**TEXTAUSZUG**
##########

Flächen über Nacht unbenutzbar geworden

Eine neue Rechtsverordnung sorgte dafür, dass Landwirte an der Riveris-Talsperre bei Osburg in der Nähe von Trier weite Flächen in Hofnähe quasi über Nacht nicht mehr bewirtschaften können.

„Trinkwasserversorgung aus der Riveristalsperre und den Quellen Osburg gesichert“    : Diese Nachricht verkündete die Struktur- und Genehmigungsdirektion (SGD) Nord und informierte darüber, dass die neue Rechtsverordnung (RVO) am 23. Juni in Kraft gesetzt wurde. Auf diese Weise ist ein rund 2300 Hektar großes Wasserschutzgebiet entstanden, und das im „Einklang mit den Interessen der betroffenen Landwirte“.

Diese sehen das allerdings etwas anders. „Seit fünf Jahren waren wir im Gespräch und dachten auch immer noch, dass an einer gemeinsamen Lösung gearbeitet werde. Doch plötzlich wurden Fakten geschaffen“, erklärt Gudrun Koltes. Und diese Fakten stellen die betroffenen Landwirte vor große Probleme. Die Landwirtin betreibt einen Hof mit rund 30 Milchkühen, dazu kommen noch Nachzucht sowie drei Mutterkühe mit Kälbern. Ihre Weidefläche ist jetzt plötzlich gar nicht oder nur noch mit Sondergenehmigung nutzbar. „Im vorherigen Entwurf der RVO war von einem Verbot von Massentierhaltung die Rede, jetzt ist gar keine Tierhaltung mehr erlaubt. Der Vorschlag der Behörden lautet: Stellt doch um auf Biobetrieb. Das interessiert die Kühe aber nicht, die weiter Mist produzieren.“

Nachbar Alwin Naumes betreibt einen Hof, auf dem rund 100 Pferde eingestellt sind. „Auch bei mir fallen große Mengen Mist an. Mein Vorschlag war, eine Biogasanlage zu errichten, die gleichzeitig als Hygienisierungsanlage dient. Damit dürfte der Mist ausgebracht werden. Doch das wurde abgelehnt und darauf hingewiesen, dass man bei erfolgreichem Betrieb die Hygienisierung nachrüsten könne. Das ist viel teurer, als wenn man die Sache gleich baut“, sagt Naumes kopfschüttelnd. Beim Vorgang der Hygienisierung wird die Masse vor der Vergärung über einen gewissen Zeitraum erhitzt, um die Keimbelastung wesentlich zu verringern.

##########

**BEREITGESTELLTE EINTRÄGE**
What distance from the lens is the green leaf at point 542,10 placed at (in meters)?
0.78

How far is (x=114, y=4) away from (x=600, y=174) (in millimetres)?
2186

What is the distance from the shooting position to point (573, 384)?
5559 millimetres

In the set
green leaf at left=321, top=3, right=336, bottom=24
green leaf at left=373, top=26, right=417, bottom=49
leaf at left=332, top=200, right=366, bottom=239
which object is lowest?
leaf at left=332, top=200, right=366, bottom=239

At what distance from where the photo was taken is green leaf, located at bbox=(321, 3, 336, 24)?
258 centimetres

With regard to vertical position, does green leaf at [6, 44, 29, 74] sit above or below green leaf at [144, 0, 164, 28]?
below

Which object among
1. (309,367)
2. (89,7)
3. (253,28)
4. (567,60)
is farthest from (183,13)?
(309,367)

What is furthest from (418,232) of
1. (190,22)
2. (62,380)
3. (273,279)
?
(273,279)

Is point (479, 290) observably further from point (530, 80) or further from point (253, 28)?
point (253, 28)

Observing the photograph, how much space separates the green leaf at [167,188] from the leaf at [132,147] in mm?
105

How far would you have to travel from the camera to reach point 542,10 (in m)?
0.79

##########

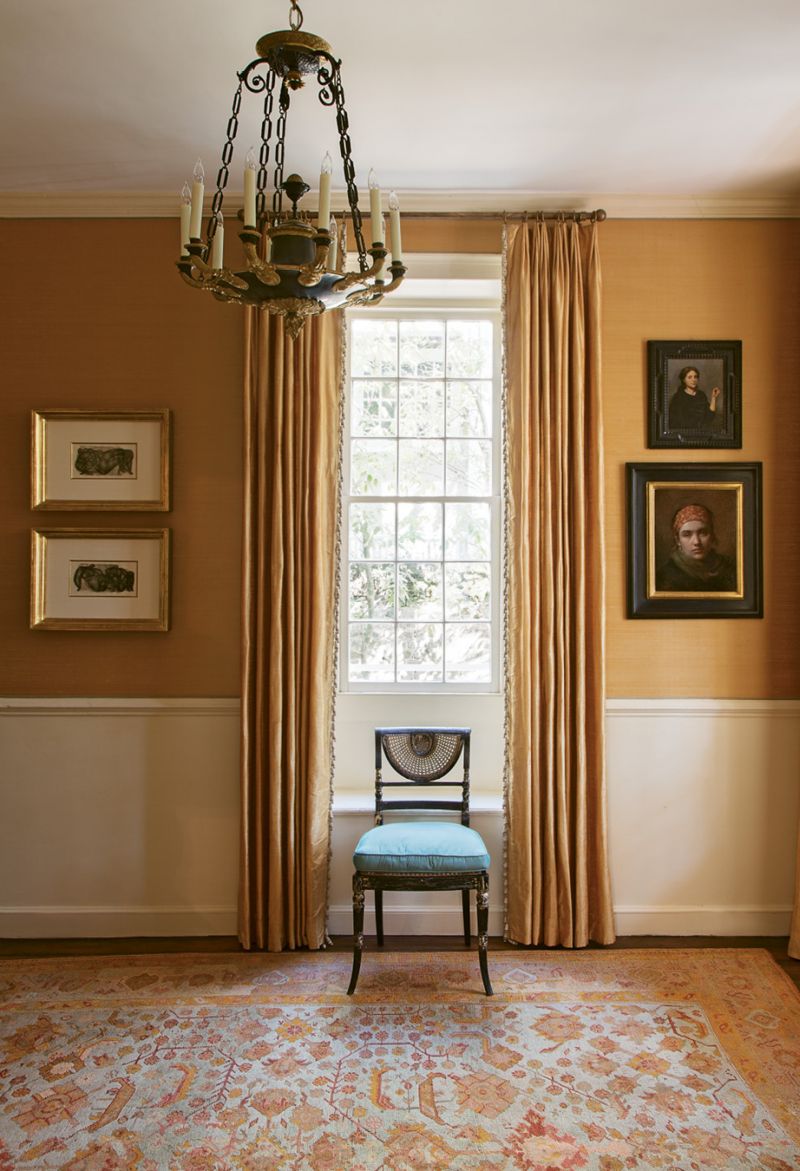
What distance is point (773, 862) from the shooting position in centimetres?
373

##########

**AUFGABE 1**
Gib bitte aus dem Artikel über die Riveris-Talsperre den Abschnitt von „Eine neue Rechtsverordnung“ bis „mehr bewirtschaften können.“ wortgetreu wieder.
**AUFGABE 2**
Schreib den Artikel über das Wasserschutzgebiet an der Riveris-Talsperre im Anschluss an seinen letzten Satz weiter.
Die Zeilen spielen hierfür keine Rolle.

**SCHRIFTLICHE ANTWORT 1**
Eine neue Rechtsverordnung sorgte dafür, dass Landwirte an der Riveris-Talsperre bei Osburg in der Nähe von Trier weite Flächen in Hofnähe quasi über Nacht nicht mehr bewirtschaften können.

**SCHRIFTLICHE ANTWORT 2**
Die Landwirtschaftskammer Rheinland-Pfalz war in die Diskussion damals eingebunden. Es ging ursprünglich vorrangig um eine Lösung für alle Landwirte. Alwin Naumes sollte die Anlage als Pilot- und Leuchtturmprojekt des Landes bauen. Alle Viehhalter sollten ihre Stoffe als Input liefern lassen können, während der Dünger durch ein zentrales Verteilsystem auf den entsprechenden Flächen aller Beteiligten ausgebracht wird. Das war der Plan, den auch die Kammer sehr lange unterstützte. Doch schließlich wurde das Projekt vom Land als zu teuer erachtet und war damit erledigt.

Auch Landwirt Naumes wurde die Umstellung auf Biobetrieb nahegelegt, um höhere EU-Subventionen zu erhalten und die Mehrkosten auszugleichen. „Aber die Subventionierungshöhe ist nicht auf Dauer gesichert, und bei 100 Einstellpferden ist das Risiko viel zu hoch, gegen die strengen Auflagen zu verstoßen.“ Beide Landwirte stellen sich die Frage, warum sie sich als Nichtverursacher der aktuellen Situation um die Auswirkungen kümmern müssen. „Wir haben uns am Prozess beteiligt und unsere Eingaben gemacht. Auch von einer Übergangsfrist war mal die Rede, an die sich jetzt niemand mehr erinnern will“, so Gudrun Koltes. Sie fühlt sich allein gelassen und kann nicht verstehen, dass man sich jetzt selbst um entsprechende Förderprogramme kümmern soll.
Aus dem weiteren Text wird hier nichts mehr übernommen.